Niente preliminari con questo tipo.
E, Non è giusto, ecco.
Perché il fatto è, non avevo mai fatto niente per meritarmi una fine del genere. Avevo trascorso una vita abbastanza tranquilla, non avevo mai truccato la dichiarazione dei redditi, avevo dato in beneficienza un sacco di soldi che avrei potuto benissimo spendere in vestiti – e in mobili migliori. Non avevo mai fregato il fidanzato a nessuno. In quel momento, non ce l’avevo neanche un fidanzato! Bé, a meno che Lucien non potesse essere definito un fidanzato. E non ne ero troppo sicura.
Non era giusto che dovesse finire così. Sul serio.
E guardando il filo cesellato della lama, ero sicura di non avere più neanche la minima speranza.
Ma è incredibile cosa uno può inventarsi pur di sopravvivere.
Aprii la bocca per parlare e mi passai la lingua sulle labbra.
- So che stai mentendo – dissi. – Sei qui per uccidermi.
La mia voce era tremolante. La percepivo debole perfino alle mie orecchie, come quella che usavo per convincere il ragazzo che consegnava cibo indiano a domicilio del fatto che non mi avesse portato la dose extra di salsa al tamarindo da me ordinata (anche quando non era vero).
Potevo capire dalla sua espressione che anche per lui risultavo poco credibile.
Ma mi sbagliavo.
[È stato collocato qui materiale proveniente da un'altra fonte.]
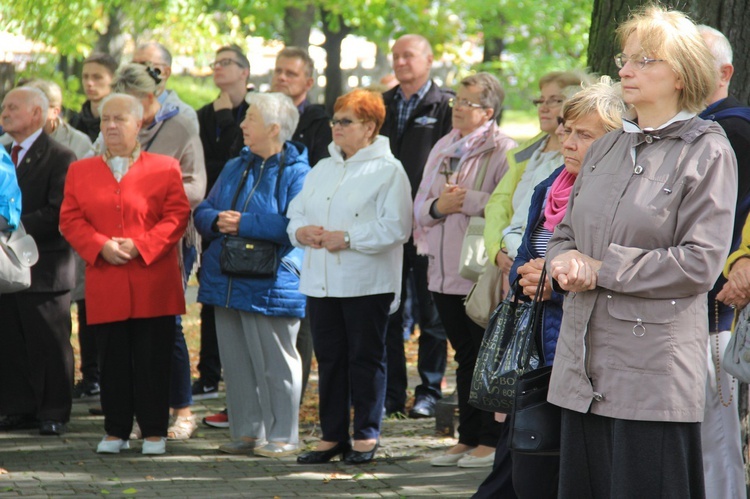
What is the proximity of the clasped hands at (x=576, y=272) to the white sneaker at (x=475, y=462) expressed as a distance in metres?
2.87

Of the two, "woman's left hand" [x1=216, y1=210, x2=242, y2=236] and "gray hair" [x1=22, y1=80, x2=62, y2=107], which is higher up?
"gray hair" [x1=22, y1=80, x2=62, y2=107]

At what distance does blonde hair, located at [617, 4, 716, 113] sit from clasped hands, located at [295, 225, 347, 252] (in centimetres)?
293

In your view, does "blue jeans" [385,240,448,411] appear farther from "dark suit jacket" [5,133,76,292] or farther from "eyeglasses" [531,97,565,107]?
"dark suit jacket" [5,133,76,292]

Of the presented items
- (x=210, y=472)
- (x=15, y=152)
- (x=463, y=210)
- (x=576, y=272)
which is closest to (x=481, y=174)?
(x=463, y=210)

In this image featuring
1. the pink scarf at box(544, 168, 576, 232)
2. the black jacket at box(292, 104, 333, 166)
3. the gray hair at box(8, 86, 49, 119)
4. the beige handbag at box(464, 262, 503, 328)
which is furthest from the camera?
the black jacket at box(292, 104, 333, 166)

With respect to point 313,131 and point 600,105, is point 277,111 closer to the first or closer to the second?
point 313,131

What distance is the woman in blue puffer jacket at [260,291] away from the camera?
665cm

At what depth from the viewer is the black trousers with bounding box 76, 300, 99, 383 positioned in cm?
866

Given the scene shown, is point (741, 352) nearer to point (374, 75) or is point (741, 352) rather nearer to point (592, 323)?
point (592, 323)

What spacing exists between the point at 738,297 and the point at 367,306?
2612 millimetres

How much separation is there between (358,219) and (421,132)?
6.23 feet

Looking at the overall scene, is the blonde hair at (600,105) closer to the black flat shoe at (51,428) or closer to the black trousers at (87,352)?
the black flat shoe at (51,428)

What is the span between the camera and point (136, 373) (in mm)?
6762

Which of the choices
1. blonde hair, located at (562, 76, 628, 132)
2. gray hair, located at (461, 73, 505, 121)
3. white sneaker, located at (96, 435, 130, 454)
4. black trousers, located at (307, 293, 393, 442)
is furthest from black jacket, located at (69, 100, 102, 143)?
blonde hair, located at (562, 76, 628, 132)
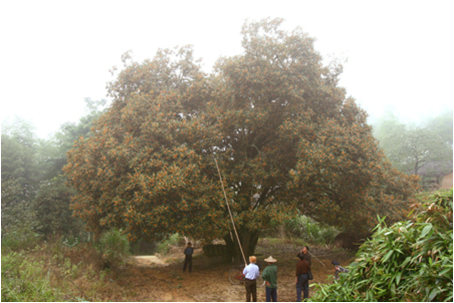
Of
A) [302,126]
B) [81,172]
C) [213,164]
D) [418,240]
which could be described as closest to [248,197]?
[213,164]

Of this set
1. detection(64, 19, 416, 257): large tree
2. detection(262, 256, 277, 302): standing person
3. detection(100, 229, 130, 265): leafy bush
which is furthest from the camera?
detection(100, 229, 130, 265): leafy bush

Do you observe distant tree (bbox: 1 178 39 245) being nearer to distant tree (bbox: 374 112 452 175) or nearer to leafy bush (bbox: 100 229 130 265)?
leafy bush (bbox: 100 229 130 265)

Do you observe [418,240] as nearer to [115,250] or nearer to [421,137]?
[115,250]

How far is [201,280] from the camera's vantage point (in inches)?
428

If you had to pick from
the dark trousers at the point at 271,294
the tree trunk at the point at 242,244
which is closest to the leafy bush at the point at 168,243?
the tree trunk at the point at 242,244

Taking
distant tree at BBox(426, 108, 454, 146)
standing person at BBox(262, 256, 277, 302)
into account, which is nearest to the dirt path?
standing person at BBox(262, 256, 277, 302)

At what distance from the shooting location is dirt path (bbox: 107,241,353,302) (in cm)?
933

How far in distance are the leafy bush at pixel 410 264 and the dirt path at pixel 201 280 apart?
532 centimetres

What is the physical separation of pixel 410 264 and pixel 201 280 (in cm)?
837

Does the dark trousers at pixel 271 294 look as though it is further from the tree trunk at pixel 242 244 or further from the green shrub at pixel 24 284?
the green shrub at pixel 24 284

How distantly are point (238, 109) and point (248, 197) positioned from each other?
3.35 m

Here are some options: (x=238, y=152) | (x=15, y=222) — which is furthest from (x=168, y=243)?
(x=238, y=152)

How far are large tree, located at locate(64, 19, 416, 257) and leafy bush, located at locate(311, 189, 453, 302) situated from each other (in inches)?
201

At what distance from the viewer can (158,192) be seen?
29.9 ft
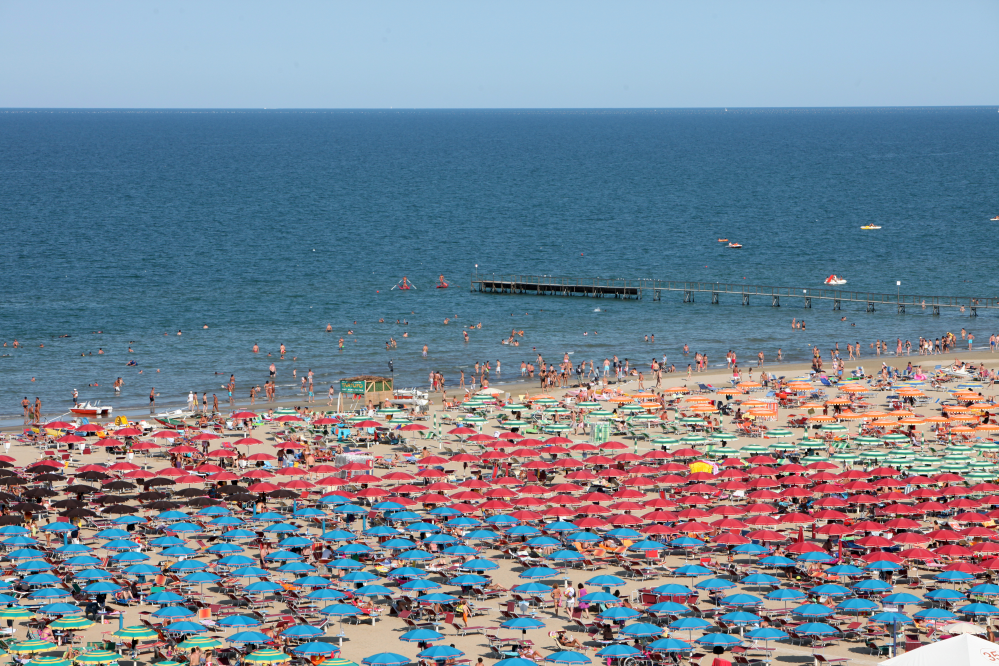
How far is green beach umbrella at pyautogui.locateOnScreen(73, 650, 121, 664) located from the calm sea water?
120ft

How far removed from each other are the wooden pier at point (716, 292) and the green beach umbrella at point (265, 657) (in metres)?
68.7

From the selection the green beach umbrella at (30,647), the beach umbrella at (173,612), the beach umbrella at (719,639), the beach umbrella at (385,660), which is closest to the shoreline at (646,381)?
the beach umbrella at (173,612)

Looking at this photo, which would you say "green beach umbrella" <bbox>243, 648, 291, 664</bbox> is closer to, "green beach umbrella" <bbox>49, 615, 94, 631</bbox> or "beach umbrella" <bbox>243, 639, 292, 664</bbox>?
"beach umbrella" <bbox>243, 639, 292, 664</bbox>

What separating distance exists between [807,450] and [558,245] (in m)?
80.7

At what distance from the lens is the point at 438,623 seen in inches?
1191

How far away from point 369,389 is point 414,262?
188 ft

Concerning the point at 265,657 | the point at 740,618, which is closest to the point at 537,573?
the point at 740,618

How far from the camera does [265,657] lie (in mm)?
26250

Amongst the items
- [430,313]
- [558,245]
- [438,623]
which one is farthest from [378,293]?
[438,623]

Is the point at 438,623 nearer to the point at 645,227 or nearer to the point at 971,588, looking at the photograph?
the point at 971,588

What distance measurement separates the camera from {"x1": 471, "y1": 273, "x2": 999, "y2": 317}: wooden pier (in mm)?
88875

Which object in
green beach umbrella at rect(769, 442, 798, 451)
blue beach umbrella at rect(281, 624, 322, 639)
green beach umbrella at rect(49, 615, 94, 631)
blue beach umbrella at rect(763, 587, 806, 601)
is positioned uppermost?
blue beach umbrella at rect(763, 587, 806, 601)

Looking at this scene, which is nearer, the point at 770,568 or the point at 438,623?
the point at 438,623

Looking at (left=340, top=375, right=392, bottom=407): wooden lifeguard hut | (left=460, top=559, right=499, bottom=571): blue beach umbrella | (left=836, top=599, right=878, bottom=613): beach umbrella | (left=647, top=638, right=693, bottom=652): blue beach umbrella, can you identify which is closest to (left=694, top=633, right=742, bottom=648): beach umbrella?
(left=647, top=638, right=693, bottom=652): blue beach umbrella
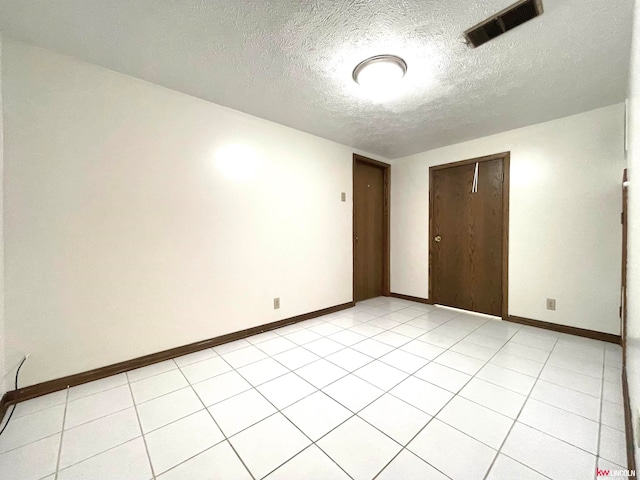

Non era disgustato dalla mia debolezza, era semplicemente offeso dalle mie accuse.
- Io non mento mai – disse. – Dimmi solo dov’è, e ne uscirai illesa.
Prossima com’ero alla morte, non riuscii ad evitare di scoppiare a ridere. Forse la consapevolezza di essere in punto di morte rende incauti o qualcosa di simile.
- Va bene – risposi. – Quindi puoi ucciderci entrambe? Non credo.
Sembrava infastidito. Vai così, Meen. Contrasta il tuo assassino. Un comportamento proprio intelligente.
Esaminò per un momento la lama splendente e disse, alzando livemente le sopracciglia scure – Te l’ho già detto Mena. Non mi interessa ucciderti. Ma hai intenzione di fare la difficile…
Difficile. Non aveva neanche idea di quanto potessi essere difficile. Specialmente nel momento in cui sapevo di essere bell’e morta e non avevo niente da perdere.
Ecco perché decisi di scagliargli addosso con tutta la forza possibile il mio Blackberry.
Ehi. Era tutto quello che avevo a disposizione. Quello, e la mia vita.
Poi mi voltai e scappai a gambe levate.